Deciding to add the word ‘no’ to your toolbox is no small thing. Perhaps you already say ‘no’ but not as much as you would like. Maybe you have an instinct that if you were to learn the art of ‘no’ that you could finally create more time for things you care about. But let’s be honest, using the word ‘no’ doesn’t come easily for many people.

The 3 Rules of Thumbs for Saying No

1. You Need to Get Out of Your Comfort Zone

Let’s face it. It is hard to say no. Setting boundaries around your time especially you haven’t done it much in the past will feel awkward.

2. You Are the Air Traffic Controller of Your Time

Remember that you are the only one who understands the demands for your time. Think about it, who else knows about all of the demands on your time? No one. Only you are at the center of all of these requests. are the only one that understands what time you really have.

3. Saying ‘No’ Means Saying ‘Yes’ to Something That Matters

When we decide not to do something, it means we can say yes to something else. You have a unique opportunity to decide how you spend your precious time.

■ PROMPT 1
In the text on saying no, what does the second rule of thumb call you?
■ PROMPT 2
Sum up the text on saying no in two sentences.

(Spatial reasoning question data)
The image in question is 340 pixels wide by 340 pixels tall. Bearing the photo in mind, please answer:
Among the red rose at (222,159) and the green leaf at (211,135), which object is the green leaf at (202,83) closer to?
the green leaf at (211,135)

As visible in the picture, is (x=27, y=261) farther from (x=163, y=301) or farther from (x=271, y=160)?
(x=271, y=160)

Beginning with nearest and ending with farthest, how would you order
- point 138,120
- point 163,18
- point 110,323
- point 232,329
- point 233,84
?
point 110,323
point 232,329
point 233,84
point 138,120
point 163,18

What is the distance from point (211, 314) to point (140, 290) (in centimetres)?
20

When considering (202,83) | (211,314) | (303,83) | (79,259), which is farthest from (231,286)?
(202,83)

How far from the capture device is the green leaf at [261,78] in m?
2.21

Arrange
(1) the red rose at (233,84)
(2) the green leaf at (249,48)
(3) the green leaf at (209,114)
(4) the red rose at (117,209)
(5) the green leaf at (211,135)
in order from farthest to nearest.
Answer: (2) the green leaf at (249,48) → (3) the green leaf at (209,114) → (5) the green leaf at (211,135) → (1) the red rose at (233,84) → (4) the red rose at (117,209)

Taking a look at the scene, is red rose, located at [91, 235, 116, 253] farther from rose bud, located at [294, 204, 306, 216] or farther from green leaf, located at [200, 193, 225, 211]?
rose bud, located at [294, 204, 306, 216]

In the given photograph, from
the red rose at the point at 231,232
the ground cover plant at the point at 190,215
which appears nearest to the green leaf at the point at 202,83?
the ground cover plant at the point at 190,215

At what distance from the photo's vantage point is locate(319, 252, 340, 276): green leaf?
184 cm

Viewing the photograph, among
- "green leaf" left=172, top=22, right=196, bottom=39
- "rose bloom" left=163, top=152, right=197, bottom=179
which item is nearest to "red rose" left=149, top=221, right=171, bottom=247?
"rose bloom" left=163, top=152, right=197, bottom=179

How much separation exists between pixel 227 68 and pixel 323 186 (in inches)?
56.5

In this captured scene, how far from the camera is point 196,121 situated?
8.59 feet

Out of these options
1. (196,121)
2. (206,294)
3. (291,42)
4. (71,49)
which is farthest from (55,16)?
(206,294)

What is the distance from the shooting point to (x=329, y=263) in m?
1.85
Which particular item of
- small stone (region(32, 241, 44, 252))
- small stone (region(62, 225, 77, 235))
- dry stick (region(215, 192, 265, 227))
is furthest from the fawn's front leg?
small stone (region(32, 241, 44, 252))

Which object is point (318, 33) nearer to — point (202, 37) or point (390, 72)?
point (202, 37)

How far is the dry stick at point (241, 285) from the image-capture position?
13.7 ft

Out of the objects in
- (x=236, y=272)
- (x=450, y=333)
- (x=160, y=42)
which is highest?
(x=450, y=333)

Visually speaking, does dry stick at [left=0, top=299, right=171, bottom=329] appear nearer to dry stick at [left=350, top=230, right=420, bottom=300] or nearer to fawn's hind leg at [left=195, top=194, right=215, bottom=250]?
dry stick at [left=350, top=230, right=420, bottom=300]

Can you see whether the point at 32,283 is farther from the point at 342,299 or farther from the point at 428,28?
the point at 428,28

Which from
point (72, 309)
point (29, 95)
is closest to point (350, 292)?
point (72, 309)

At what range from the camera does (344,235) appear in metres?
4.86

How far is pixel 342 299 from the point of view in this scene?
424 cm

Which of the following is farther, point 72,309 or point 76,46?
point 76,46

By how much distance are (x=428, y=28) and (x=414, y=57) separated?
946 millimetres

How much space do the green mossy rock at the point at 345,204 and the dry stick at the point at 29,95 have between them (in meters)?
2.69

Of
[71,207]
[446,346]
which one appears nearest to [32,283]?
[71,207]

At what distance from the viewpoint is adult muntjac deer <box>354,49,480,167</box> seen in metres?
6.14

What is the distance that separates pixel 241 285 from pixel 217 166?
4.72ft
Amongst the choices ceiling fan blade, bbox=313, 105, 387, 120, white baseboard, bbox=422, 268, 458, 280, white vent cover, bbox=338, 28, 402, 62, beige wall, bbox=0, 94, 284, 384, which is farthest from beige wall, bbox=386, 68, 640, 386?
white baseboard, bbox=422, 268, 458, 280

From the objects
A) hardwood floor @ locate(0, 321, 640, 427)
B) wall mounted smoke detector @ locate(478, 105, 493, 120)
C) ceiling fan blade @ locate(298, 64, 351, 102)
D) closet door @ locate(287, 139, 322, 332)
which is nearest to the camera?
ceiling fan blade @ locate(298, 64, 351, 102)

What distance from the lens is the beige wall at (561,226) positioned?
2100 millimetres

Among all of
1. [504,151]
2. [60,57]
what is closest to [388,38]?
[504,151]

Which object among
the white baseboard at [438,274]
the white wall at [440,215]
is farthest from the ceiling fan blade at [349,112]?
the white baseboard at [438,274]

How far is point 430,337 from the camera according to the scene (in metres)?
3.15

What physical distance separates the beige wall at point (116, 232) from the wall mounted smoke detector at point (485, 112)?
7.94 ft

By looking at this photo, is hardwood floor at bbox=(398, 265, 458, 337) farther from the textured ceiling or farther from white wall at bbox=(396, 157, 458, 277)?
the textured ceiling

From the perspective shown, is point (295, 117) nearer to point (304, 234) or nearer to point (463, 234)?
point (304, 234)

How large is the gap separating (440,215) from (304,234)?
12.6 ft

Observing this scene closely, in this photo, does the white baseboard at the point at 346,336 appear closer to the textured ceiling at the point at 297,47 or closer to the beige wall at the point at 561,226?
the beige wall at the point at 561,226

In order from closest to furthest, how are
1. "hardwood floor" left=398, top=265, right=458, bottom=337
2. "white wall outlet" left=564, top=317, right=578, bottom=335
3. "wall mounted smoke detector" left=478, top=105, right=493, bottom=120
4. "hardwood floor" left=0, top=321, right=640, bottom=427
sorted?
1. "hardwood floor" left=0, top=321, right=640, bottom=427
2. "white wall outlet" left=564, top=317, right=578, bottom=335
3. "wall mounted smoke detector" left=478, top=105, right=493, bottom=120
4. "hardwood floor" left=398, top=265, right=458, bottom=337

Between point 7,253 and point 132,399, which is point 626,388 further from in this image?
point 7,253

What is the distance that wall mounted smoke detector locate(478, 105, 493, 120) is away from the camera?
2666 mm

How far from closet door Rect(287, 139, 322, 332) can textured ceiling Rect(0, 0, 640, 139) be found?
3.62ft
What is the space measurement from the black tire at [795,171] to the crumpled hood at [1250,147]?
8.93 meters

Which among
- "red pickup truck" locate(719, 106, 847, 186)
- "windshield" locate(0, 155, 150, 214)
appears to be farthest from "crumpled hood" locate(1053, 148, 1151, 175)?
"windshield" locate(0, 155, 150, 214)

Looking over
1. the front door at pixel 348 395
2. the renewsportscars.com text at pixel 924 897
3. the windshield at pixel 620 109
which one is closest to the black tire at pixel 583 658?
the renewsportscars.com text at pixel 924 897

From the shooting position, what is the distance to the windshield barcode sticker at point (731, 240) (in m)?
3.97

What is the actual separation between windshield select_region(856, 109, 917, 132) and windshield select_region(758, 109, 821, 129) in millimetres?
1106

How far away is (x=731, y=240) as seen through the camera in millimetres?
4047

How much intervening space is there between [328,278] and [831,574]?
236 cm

■ EXPECTED ANSWER 1
The air traffic controller of your time.

■ EXPECTED ANSWER 2
Saying no doesn't come easily for many people, but learning it could free up time for the things they care about. The text gives three rules of thumb: you need to get out of your comfort zone, you are the only one who understands the demands on your time, and saying no means saying yes to something that matters.